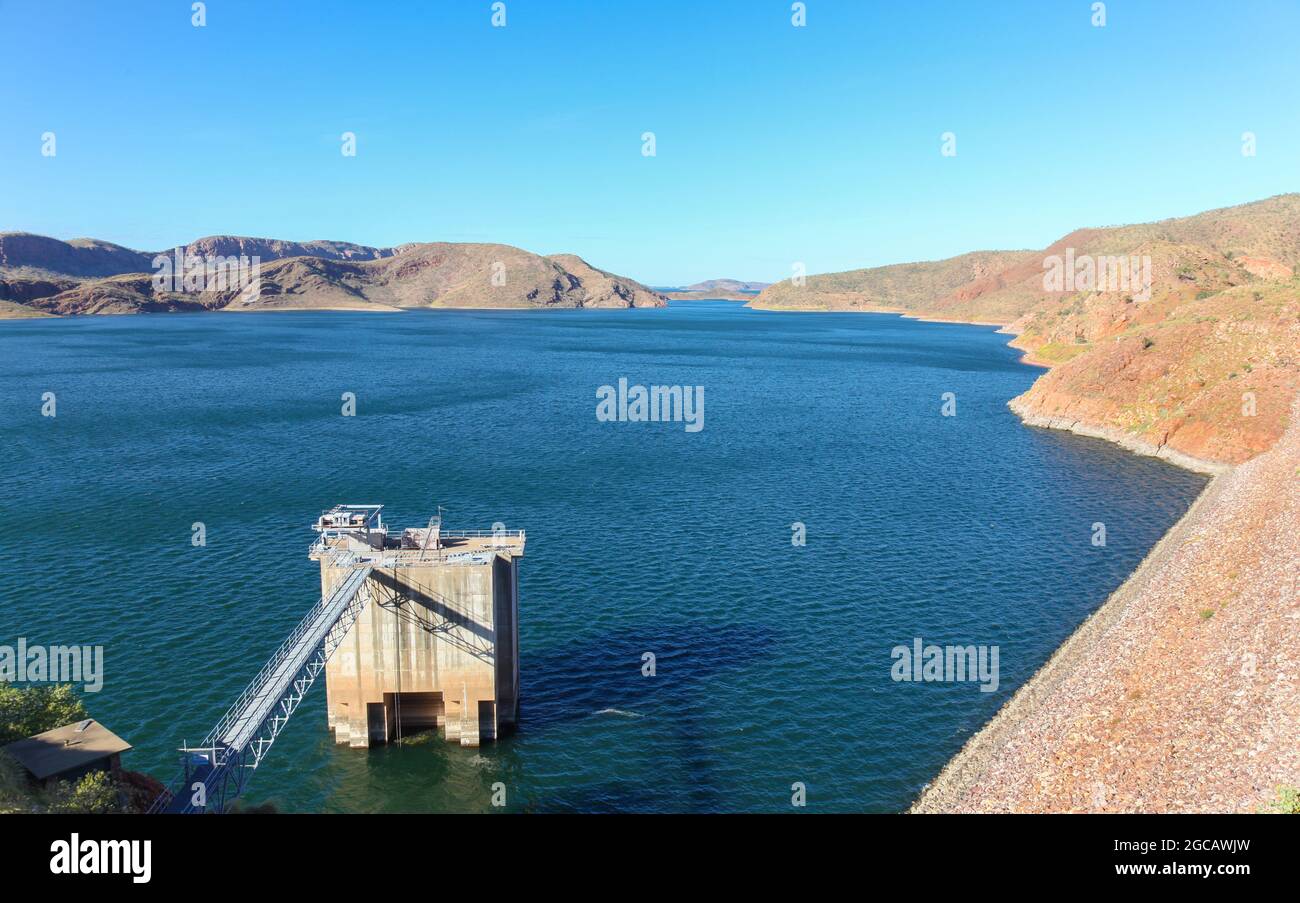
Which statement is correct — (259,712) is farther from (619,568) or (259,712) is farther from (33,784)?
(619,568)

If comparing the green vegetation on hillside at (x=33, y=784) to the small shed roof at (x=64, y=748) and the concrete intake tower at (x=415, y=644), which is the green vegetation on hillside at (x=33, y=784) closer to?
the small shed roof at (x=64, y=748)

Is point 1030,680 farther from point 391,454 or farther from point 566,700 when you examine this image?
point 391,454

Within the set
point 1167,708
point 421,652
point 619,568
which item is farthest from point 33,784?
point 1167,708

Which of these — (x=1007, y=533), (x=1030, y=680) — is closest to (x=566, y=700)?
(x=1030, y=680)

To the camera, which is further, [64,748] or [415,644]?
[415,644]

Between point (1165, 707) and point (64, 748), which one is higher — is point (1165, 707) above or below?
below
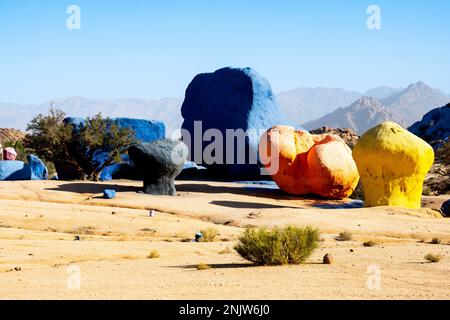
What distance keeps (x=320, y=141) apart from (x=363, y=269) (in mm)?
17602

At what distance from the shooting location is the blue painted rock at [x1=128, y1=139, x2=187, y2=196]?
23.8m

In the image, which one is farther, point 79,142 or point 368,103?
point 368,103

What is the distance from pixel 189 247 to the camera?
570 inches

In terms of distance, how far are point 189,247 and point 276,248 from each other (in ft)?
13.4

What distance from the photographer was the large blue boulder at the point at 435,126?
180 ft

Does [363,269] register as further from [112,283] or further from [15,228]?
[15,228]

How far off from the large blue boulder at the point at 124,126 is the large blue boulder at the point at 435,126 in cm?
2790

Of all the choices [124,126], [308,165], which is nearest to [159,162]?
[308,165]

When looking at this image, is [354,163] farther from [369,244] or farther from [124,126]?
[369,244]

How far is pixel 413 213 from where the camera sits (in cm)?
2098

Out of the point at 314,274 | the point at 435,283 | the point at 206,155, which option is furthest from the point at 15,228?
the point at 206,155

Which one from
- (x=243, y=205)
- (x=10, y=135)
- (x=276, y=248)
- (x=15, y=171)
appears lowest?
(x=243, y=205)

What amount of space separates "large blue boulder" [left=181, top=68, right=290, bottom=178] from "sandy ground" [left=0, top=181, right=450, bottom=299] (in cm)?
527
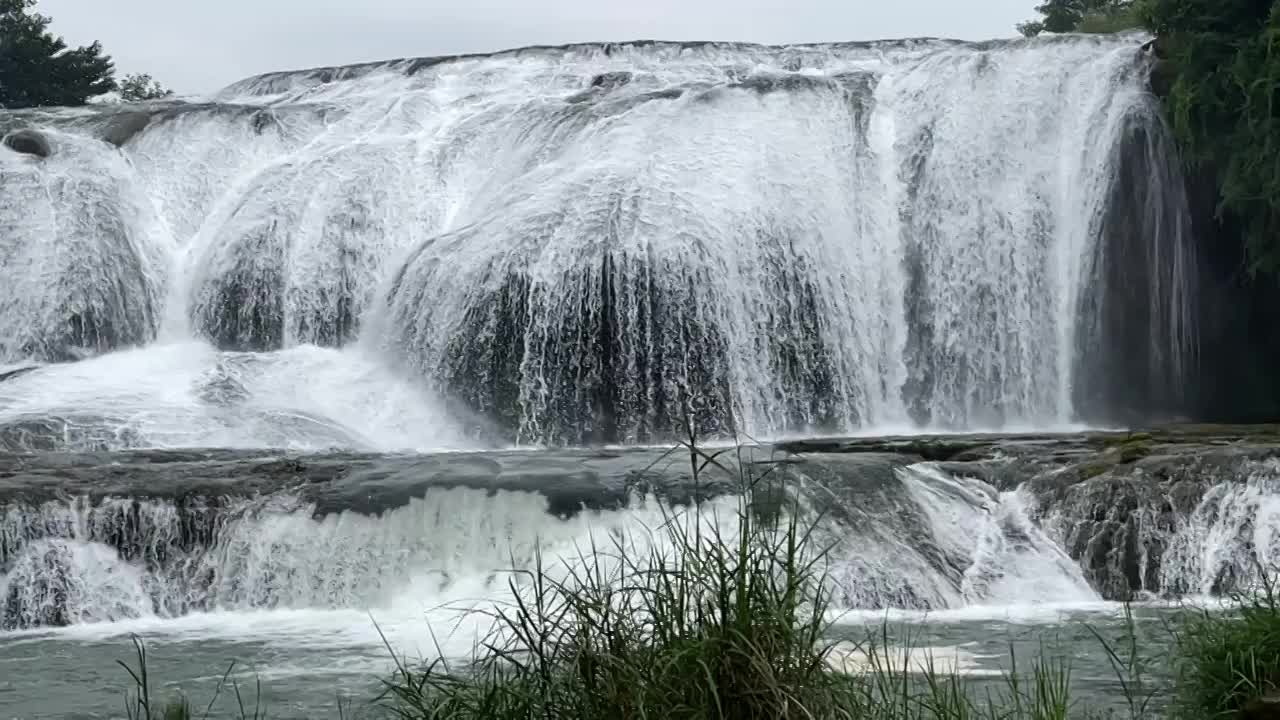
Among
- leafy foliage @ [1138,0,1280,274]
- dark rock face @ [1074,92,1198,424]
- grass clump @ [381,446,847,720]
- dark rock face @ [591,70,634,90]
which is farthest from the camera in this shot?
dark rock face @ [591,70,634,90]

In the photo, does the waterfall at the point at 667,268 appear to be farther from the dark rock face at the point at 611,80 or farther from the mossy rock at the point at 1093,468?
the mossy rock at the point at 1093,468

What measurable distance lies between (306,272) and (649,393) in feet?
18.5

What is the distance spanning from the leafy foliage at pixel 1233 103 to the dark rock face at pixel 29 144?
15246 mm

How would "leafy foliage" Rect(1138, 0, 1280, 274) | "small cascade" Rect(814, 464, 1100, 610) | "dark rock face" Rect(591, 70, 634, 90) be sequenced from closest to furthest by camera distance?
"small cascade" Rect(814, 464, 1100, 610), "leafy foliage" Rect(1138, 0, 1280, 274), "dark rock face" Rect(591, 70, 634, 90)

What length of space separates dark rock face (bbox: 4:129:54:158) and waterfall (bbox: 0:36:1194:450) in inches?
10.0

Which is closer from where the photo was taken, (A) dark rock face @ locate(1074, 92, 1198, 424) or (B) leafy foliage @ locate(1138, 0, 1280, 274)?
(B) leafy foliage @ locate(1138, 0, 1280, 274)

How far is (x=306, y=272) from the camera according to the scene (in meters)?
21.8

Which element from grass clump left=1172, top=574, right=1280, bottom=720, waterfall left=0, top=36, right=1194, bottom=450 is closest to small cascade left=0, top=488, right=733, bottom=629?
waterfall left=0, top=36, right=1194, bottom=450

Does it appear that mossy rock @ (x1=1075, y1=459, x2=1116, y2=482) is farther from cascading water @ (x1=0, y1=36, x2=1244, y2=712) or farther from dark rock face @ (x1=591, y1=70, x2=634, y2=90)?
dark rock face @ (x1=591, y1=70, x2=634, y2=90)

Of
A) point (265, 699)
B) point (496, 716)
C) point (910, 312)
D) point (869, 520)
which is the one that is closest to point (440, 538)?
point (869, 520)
* * * * * * * * *
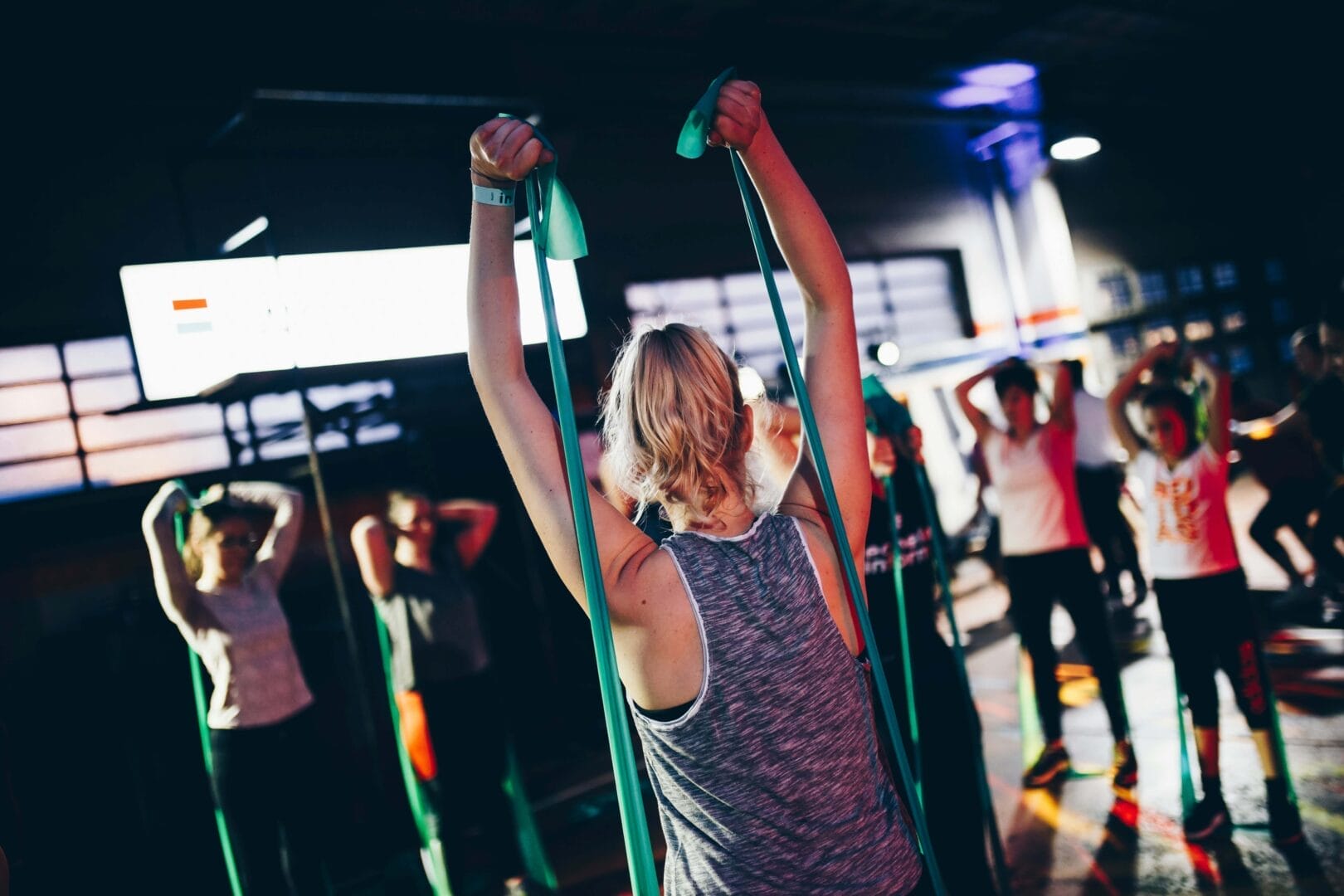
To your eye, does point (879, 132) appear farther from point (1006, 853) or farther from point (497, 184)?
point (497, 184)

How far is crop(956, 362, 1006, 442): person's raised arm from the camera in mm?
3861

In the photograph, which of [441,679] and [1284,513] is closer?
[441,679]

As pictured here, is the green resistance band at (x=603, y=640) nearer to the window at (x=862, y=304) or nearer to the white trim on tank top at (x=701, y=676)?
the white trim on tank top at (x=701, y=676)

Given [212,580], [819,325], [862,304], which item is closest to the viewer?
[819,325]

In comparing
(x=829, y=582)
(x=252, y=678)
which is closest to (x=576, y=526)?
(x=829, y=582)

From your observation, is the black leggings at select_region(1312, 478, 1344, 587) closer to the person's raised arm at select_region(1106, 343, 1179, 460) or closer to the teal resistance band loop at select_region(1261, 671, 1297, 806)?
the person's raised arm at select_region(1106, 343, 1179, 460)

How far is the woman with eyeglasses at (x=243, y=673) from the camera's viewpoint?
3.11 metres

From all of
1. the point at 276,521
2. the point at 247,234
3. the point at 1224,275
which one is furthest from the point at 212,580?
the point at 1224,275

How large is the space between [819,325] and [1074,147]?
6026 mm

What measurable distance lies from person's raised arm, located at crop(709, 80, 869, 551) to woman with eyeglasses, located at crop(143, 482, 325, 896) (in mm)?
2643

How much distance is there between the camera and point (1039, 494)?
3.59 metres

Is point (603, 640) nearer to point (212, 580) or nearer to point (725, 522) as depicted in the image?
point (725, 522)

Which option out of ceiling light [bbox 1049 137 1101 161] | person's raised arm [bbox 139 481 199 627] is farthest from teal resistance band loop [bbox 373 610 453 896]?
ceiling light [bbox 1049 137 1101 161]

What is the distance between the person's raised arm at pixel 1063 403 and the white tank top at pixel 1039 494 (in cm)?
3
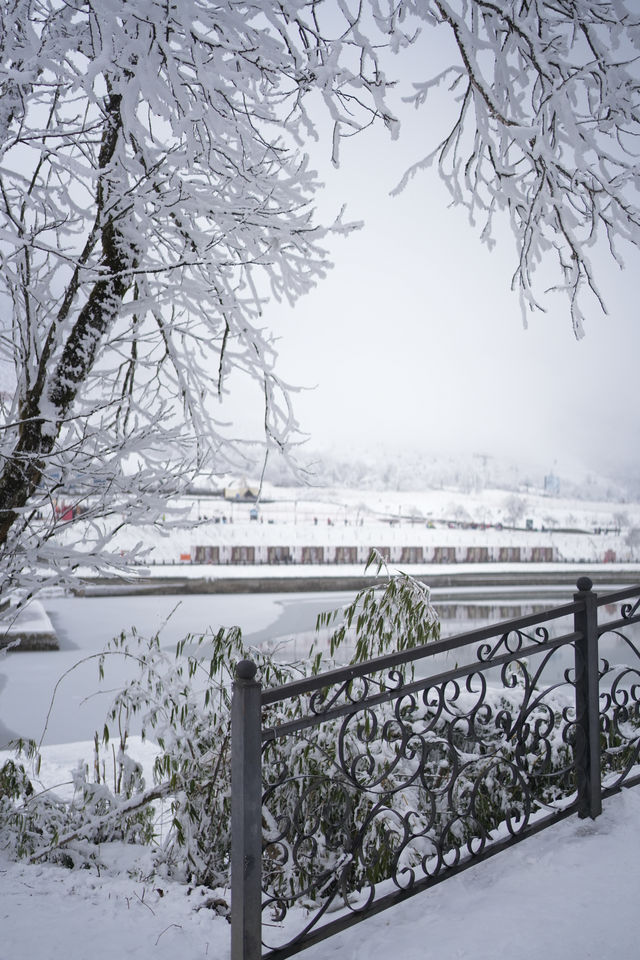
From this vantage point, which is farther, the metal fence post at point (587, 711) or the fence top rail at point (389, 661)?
* * * * * * * * *
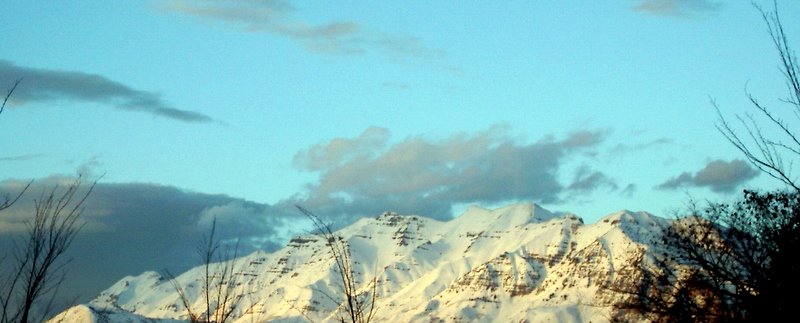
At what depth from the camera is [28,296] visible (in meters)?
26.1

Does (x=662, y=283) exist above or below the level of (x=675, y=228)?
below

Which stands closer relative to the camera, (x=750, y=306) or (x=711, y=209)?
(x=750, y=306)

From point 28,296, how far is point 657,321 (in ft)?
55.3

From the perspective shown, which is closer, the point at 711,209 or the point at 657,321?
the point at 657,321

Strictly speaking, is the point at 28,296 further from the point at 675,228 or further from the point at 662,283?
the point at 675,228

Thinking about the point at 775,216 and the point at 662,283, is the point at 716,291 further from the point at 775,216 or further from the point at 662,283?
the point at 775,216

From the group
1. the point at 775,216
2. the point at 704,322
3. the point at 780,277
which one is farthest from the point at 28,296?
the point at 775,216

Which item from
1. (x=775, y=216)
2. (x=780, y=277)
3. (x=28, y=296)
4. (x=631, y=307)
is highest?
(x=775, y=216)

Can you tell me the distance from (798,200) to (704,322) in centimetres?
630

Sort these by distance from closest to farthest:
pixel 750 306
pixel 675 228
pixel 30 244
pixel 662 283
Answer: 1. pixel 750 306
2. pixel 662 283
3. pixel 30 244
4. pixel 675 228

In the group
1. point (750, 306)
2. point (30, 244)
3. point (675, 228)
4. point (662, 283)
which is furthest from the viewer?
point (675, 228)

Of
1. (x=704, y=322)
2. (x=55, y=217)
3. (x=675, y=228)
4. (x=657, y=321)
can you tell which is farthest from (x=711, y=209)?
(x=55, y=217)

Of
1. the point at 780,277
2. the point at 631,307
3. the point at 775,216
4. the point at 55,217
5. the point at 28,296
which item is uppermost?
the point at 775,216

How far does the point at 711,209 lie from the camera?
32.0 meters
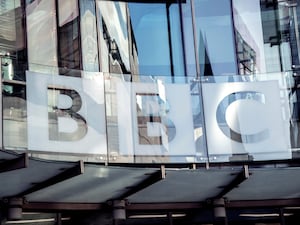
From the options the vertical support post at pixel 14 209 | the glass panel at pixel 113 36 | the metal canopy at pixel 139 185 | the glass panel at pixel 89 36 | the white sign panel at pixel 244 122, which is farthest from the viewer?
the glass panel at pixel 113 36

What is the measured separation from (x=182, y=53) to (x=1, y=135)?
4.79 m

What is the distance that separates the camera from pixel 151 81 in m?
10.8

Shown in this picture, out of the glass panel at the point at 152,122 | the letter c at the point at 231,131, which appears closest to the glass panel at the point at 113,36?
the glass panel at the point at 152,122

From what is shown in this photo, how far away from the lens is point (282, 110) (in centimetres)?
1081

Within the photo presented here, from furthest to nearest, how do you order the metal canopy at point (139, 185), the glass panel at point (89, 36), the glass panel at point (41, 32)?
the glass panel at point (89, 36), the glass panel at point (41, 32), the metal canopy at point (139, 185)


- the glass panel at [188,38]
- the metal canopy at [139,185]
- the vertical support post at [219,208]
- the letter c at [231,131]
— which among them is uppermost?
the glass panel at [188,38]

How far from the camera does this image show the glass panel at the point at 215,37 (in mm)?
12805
* * * * * * * * *
Select every line of the records above that contains the word "eyeglasses", and copy each one out. Case counts.

(TASK SOLUTION):
How far is the woman with eyeglasses at (x=243, y=673) from the camera's viewpoint?
What measurable distance lies from person's raised arm, located at crop(709, 80, 869, 551) to woman with eyeglasses, located at crop(143, 482, 325, 896) (in mm)?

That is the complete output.